Buscó el pie de foto para poder entender cuál era el motivo de la sonrisa, de la alegría de esa persona cuya imagen aparecía sin enfocar y cuál era el motivo de los que seguían luchando, huyendo, tratando de entrar. Su mirada se cruzó con la de un chaval de unos doce años que lo miraba a través del cristal de la puerta derecha, la que estaba cerrada, con la expresión perdida; un adulto, que debía de ser su padre, lo protegía como podía de la presión para evitar que el niño quedara aplastado por la multitud contra la puerta de cristal que, sin hacer caso a su homóloga de la izquierda y en una decisión a todas luces arbitraria, permanecía cerrada.
La mirada de Javier llegó al pie de foto y, allí, su estupefacción aumentó y solo pudo preguntar: “¿somos tontos?”. La indignación que las imágenes del oso polar muerto, los océanos contaminados o la central nuclear explotando no habían conseguido provocar en él, la había generado esa foto tomada en algún centro comercial del mundo, justo en el instante en que abría sus puertas para el Black Friday del año anterior, para las megarrebajas tecnológicas que, viniendo desde Estados Unidos, empezaban a hacerse muy populares aquí también.
Javier lo entendió entonces: no huían de nadie, no peligraban sus vidas, el niño no anhelaba la salvación sino, probablemente, una nueva consola y la persona borrosa que sonreía lo hacía porque al entrar de los primeros conseguiría esa nueva televisión de colores perfectos, diseño curvo y sonido envolvente con un gran descuento, superior a los que las personas derrotadas y vencidas que luchaban detrás de él lograrían.

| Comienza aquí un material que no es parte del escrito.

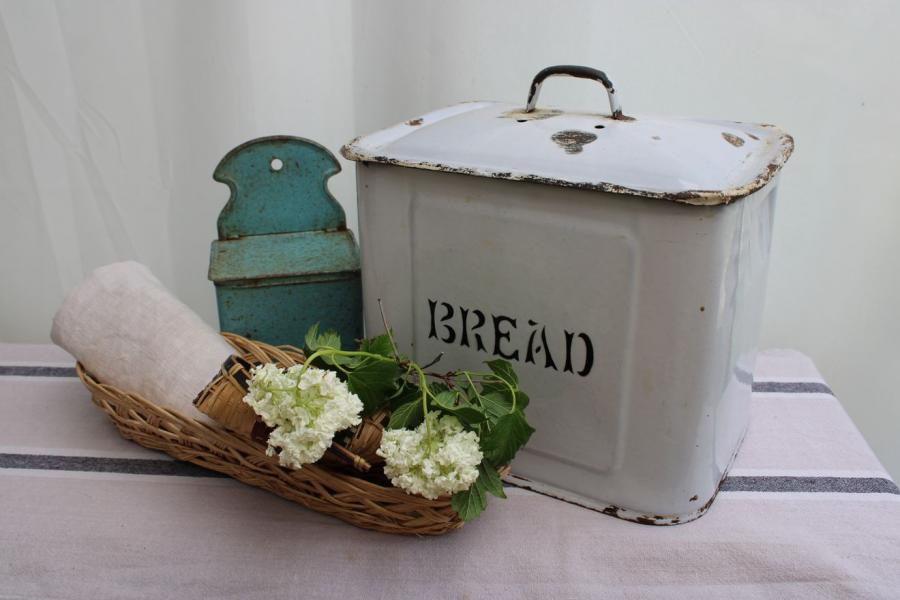 Boîte à pain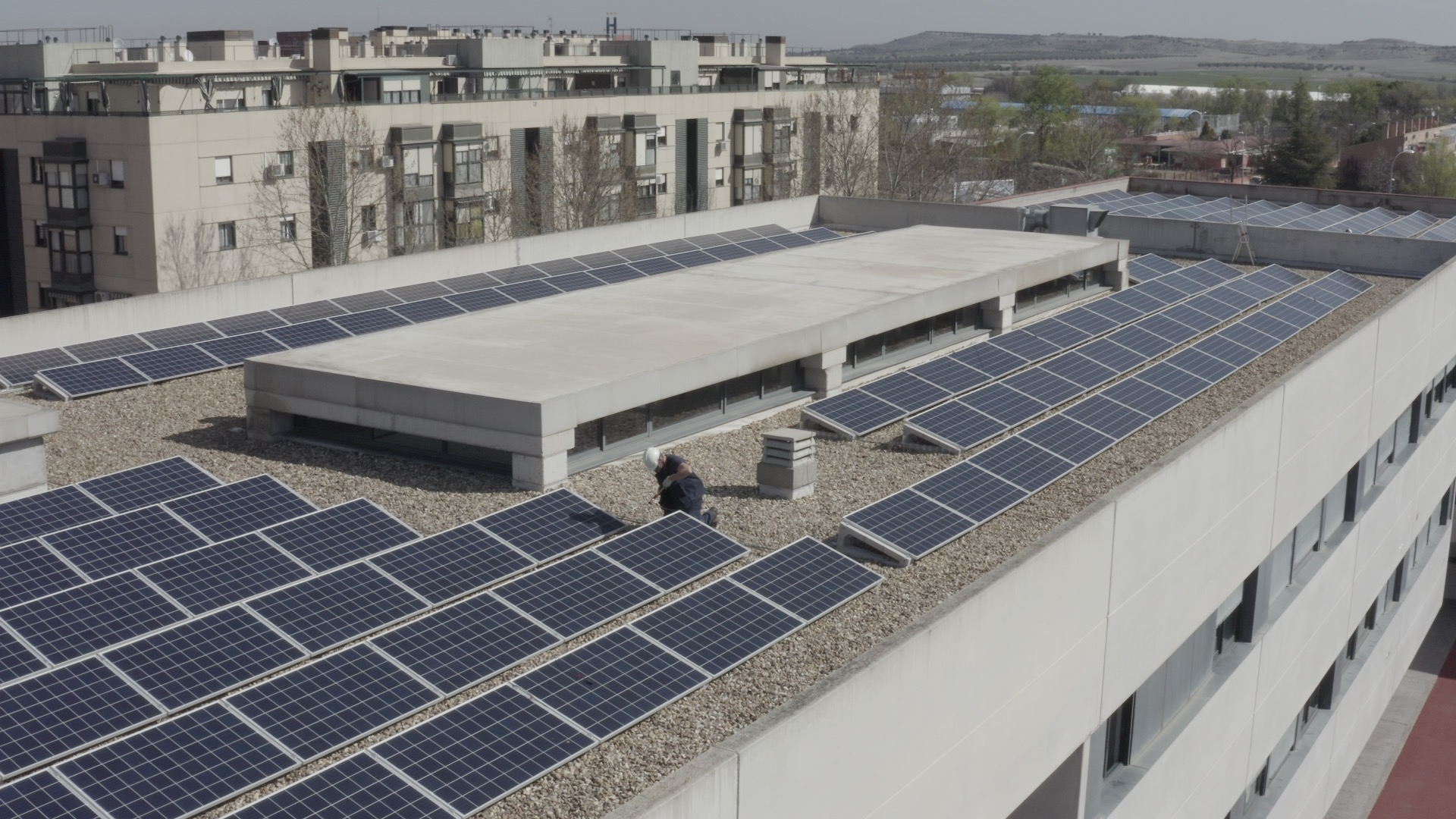 Instalacion de autoconsumo con placas solares en el colegio Mirasur realizada por Contigo Energía (Gesternova)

Esa gente seguía luchando contra la tozudez de la puerta derecha que seguía sin abrirse y contra el resto de la muchedumbre, mientras el señor, borroso (y victorioso) tendría esa televisión con la que ver sus programas favoritos, después de su jornada laboral de treinta y siete horas semanales en un trabajo que, probablemente, odiaría, en algún lugar del primer mundo.
Javier cerró su ordenador portátil, que aún mantuvo el ruido de los ventiladores fiel al mandato de sus protocolos de seguridad; unos segundos después, alcanzada la temperatura de seguridad, los ventiladores dejaron de funcionar.
La habitación se llenó de un acogedor silencio, Javier lo agradeció, le gustaba el silencio, agradecía esa soledad sensorial, esa oscuridad sonora y, en ese momento, recordó al niño con la mirada perdida, al señor borroso de la sonrisa, al chico casi ahogado aprisionado contra la puerta, al vigilante tratando de organizar el caos y su deseo de cambiar el ordenador porque había perdido unos segundos; recordó su pregunta al leer el pie de foto -¿somos tontos?- cuando entendió que la gente luchaba por unos descuentos, no por comida o bienes de primera necesidad, sino por rebajas en tecnología que, cada año, los fabricantes decidirían que ya estaba obsoleta y entonces abrirían un nuevo black friday, single day o lo que se les ocurriera para que la gente se pegara por comprar más y más.
Javier miró ahora su ordenador con cariño y decidió que, efectivamente, el mundo tal y como lo conocemos se estaba acabando y, en el silencio de su habitación, podía ahora quitar los signos de interrogación y afirmar: “somos tontos”.